There is a related point, relating to the extent to which change should be evolutionary or revolutionary. It is simply not true that Open University assessment practice is the same as it was 25 years ago: 25 years ago, our tuition was all face to face (we now make extensive use of synchronous and asynchronous online tools); our tutor-marked assignments were submitted through the post; our use of computer-marked assessment was limited to multiple-choice questions with responses recorded with a pencil on machine-readable forms (no instantaneous, graduated and targeted feedback; no constructed response questions and certaintly no short-answer free text questions); we made considerably less use of end-of-module assignments, oral assessment, assessment of collaborative activity, peer assessment. Things have changed quite a lot! However, the fundamental structures and many of the policies remain the same. Our students seem happy with what we do, but nevertheless perhaps it is time for change. Perhaps that’s true of other universities too!

Tails wagging dogs

Posted on October 30th, 2014 at 7:21 am by Sally Jordan

For those readers who are not native English speakers, I need to explain the title of this post. It refers to something that should be a minor factor becoming the important factor in decision making. In this case, I am exploring whether we are sometimes driven by a desire to use technology for the sake of doing so. Although I think that technology has a huge amount to offer (in my context, on student learning), surely the most important thing is doing the best we can for our students.

The example I’d like to give is the electronic management of assessment (i.e. the electronic submission, marking and return of tutor-marked assignments). It is something on which the Open University is ahead of others, and we have already faced up to some of the issues (e.g. staff resistance) that others are just encountering. However I am anxious that a requirement to submit and mark work electronically sometimes affects the way students have to produce their work, and the way tutors are required to mark it – not necessarily for the better.

■ Records supplied:
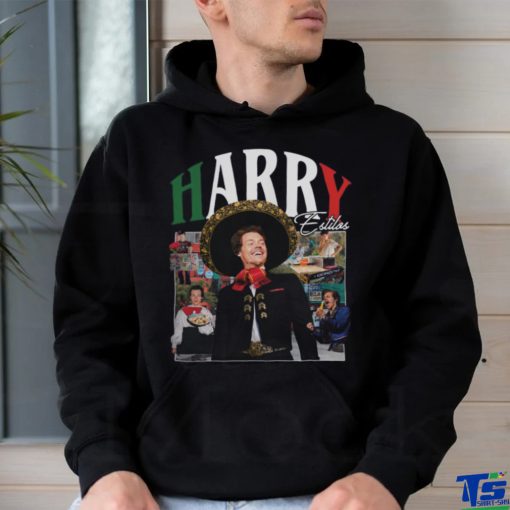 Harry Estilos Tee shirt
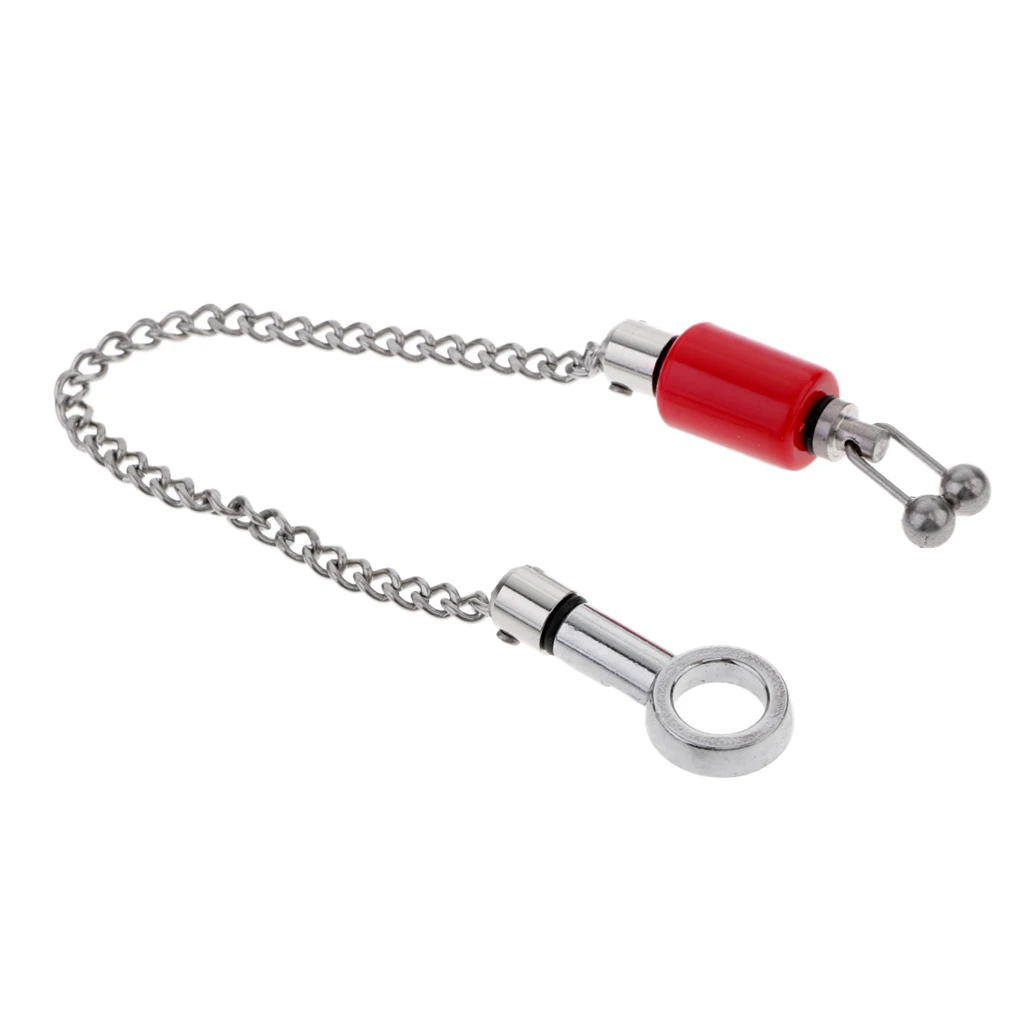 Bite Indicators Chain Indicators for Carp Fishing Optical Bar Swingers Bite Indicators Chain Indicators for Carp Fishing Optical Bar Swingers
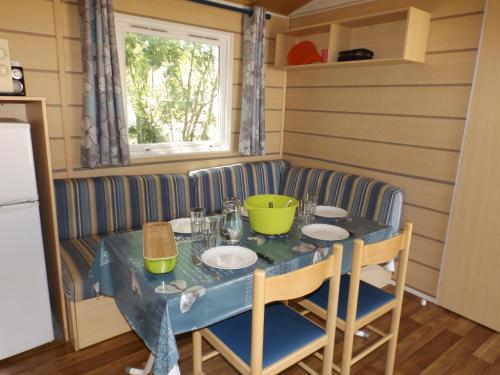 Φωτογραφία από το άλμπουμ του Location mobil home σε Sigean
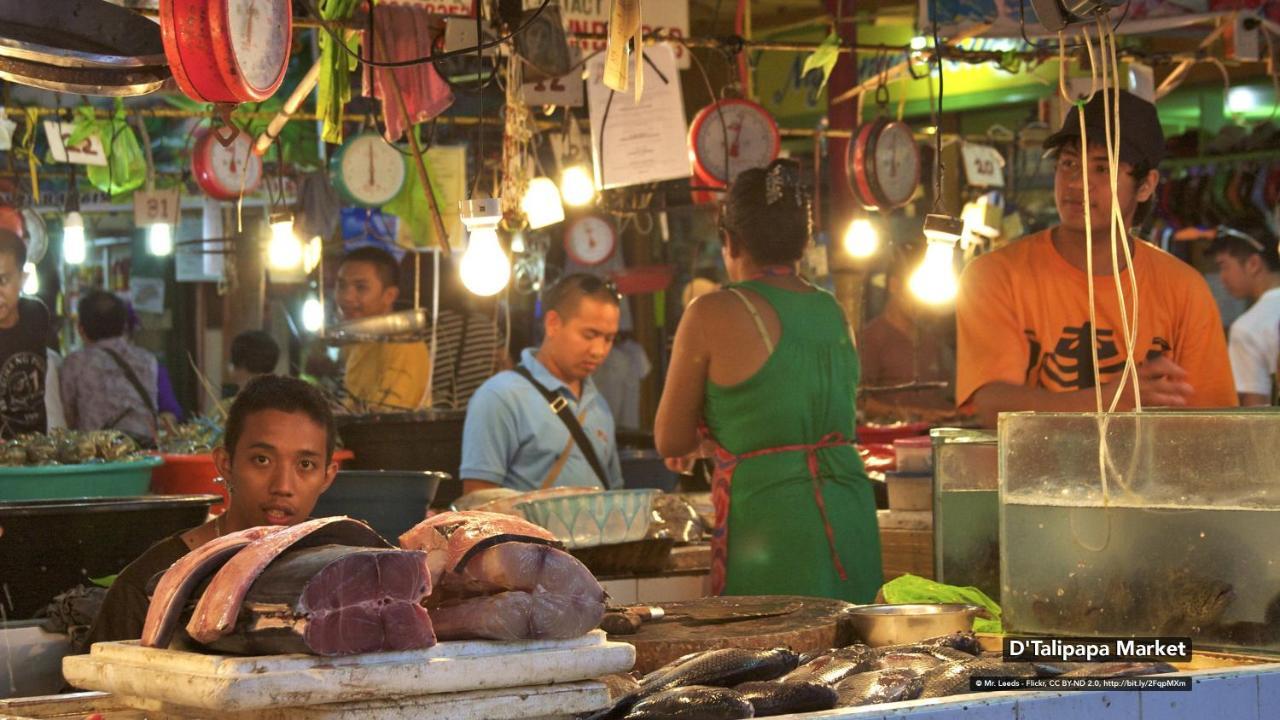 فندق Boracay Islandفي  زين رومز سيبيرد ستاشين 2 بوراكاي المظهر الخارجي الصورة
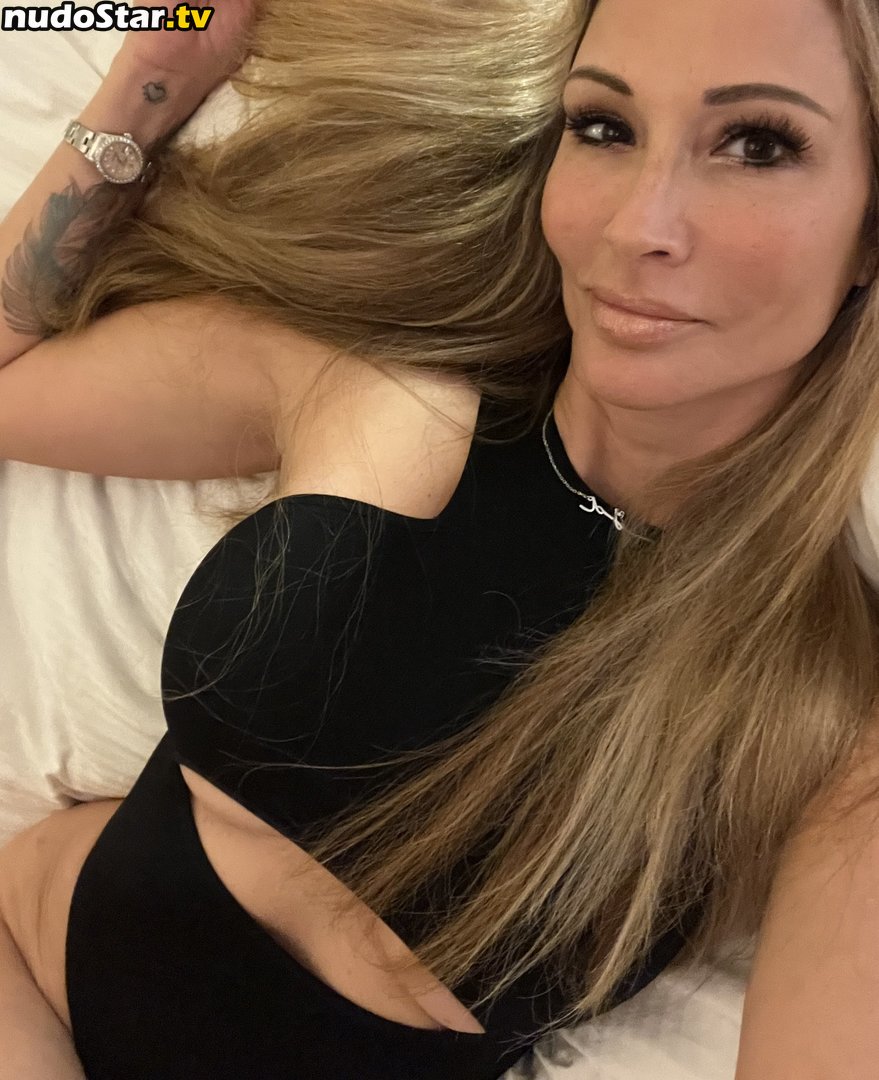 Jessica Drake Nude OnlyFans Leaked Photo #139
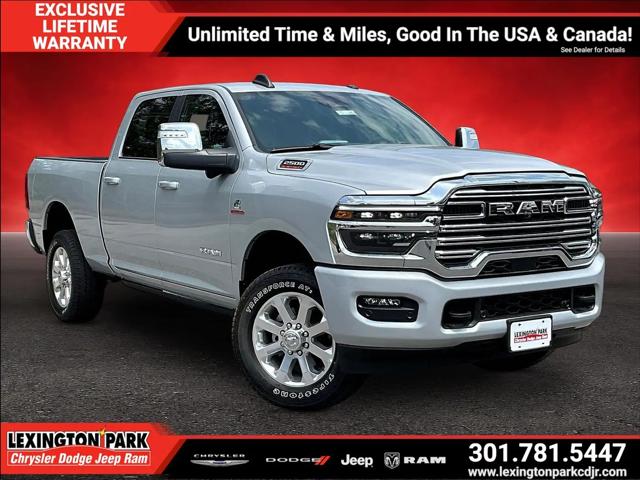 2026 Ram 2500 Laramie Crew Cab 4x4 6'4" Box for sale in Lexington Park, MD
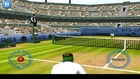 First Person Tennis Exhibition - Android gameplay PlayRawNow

■ What to work on:
• a. Summarize the blog excerpt in two sentences.
• b. Answer these questions from the blog excerpt, each in a few words:
(i) How were tutor-marked assignments submitted 25 years ago?
(ii) On what date was "Tails wagging dogs" posted?
(iii) What issue is given as an example of those the Open University has already faced with the electronic management of assessment?
• c. Reproduce the passage of the blog excerpt that begins at the words "The example I’d" and stops after "for the better.", without alteration.

■ Solved problems:
• a. Open University assessment practice has changed considerably over 25 years, with online tools, electronic submission and richer computer-marked assessment replacing face-to-face-only tuition, postal submission and pencil-marked forms, yet its fundamental structures and many policies remain the same. In a post titled "Tails wagging dogs," the author asks whether technology is sometimes used for its own sake and worries that requiring electronic submission and marking of tutor-marked assignments can change how students produce work and how tutors mark it, not necessarily for the better.

• b.
(i) Through the post.
(ii) October 30th, 2014.
(iii) Staff resistance.

• c.
The example I’d like to give is the electronic management of assessment (i.e. the electronic submission, marking and return of tutor-marked assignments). It is something on which the Open University is ahead of others, and we have already faced up to some of the issues (e.g. staff resistance) that others are just encountering. However I am anxious that a requirement to submit and mark work electronically sometimes affects the way students have to produce their work, and the way tutors are required to mark it – not necessarily for the better.